## start GIVEN RECORDS
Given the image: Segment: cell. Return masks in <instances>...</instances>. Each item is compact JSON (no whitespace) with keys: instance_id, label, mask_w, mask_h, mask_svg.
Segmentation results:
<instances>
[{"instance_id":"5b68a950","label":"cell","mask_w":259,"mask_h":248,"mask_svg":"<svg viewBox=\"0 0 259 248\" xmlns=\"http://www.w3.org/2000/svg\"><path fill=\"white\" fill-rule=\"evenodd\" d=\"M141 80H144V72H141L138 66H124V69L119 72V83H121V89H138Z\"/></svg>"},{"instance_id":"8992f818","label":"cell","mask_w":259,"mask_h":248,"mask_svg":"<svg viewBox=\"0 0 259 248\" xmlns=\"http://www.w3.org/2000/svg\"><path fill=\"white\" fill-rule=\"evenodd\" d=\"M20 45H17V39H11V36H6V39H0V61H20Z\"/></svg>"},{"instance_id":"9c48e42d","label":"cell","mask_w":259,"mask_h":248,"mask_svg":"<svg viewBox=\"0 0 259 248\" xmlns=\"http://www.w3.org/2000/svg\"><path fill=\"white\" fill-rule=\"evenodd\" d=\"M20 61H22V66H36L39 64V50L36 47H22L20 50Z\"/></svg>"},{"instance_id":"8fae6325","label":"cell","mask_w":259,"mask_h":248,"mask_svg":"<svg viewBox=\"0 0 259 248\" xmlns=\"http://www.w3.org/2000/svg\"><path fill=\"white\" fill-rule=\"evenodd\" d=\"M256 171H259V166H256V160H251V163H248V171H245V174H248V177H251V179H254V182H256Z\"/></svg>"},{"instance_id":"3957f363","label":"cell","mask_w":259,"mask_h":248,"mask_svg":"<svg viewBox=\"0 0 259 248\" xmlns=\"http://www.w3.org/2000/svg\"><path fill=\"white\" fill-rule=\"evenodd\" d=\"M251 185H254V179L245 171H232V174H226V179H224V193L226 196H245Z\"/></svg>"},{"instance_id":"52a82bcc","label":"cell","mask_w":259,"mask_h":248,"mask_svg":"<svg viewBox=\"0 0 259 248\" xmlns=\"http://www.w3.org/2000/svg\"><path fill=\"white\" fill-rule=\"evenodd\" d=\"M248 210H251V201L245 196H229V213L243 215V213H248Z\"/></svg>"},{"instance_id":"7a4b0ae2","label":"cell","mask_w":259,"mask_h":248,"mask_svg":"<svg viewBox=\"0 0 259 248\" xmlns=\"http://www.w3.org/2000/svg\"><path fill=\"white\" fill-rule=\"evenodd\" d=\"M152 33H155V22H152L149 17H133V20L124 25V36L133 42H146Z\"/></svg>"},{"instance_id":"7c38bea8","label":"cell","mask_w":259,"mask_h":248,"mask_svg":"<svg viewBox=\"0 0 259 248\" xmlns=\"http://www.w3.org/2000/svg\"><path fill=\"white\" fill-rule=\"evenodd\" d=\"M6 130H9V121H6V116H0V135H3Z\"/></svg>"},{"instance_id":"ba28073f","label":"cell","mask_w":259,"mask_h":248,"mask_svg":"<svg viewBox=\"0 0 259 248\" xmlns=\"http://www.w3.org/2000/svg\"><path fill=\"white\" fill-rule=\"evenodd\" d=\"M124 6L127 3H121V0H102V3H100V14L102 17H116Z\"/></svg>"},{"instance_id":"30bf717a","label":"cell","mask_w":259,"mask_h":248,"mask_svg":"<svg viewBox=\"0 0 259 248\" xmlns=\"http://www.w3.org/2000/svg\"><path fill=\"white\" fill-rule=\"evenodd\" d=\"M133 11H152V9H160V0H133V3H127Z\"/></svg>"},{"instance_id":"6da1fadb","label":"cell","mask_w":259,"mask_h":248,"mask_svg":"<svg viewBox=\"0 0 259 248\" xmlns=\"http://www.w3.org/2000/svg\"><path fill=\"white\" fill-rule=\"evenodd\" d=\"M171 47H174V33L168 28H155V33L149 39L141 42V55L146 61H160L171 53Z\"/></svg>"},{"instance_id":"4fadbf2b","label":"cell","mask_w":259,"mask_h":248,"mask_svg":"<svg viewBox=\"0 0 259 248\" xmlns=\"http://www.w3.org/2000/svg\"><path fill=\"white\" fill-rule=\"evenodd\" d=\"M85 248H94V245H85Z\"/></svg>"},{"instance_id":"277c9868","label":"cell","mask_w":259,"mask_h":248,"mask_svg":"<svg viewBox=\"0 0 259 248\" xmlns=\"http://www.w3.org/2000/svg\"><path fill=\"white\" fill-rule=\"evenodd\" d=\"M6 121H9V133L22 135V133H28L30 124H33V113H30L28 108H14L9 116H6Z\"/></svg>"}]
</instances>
## end GIVEN RECORDS
*GIVEN PROBLEM:* Tally how many lines in the data above contain the string "instances", treating uppercase and lowercase as different. Give only the number.

*EXERCISE RESPONSE:* 3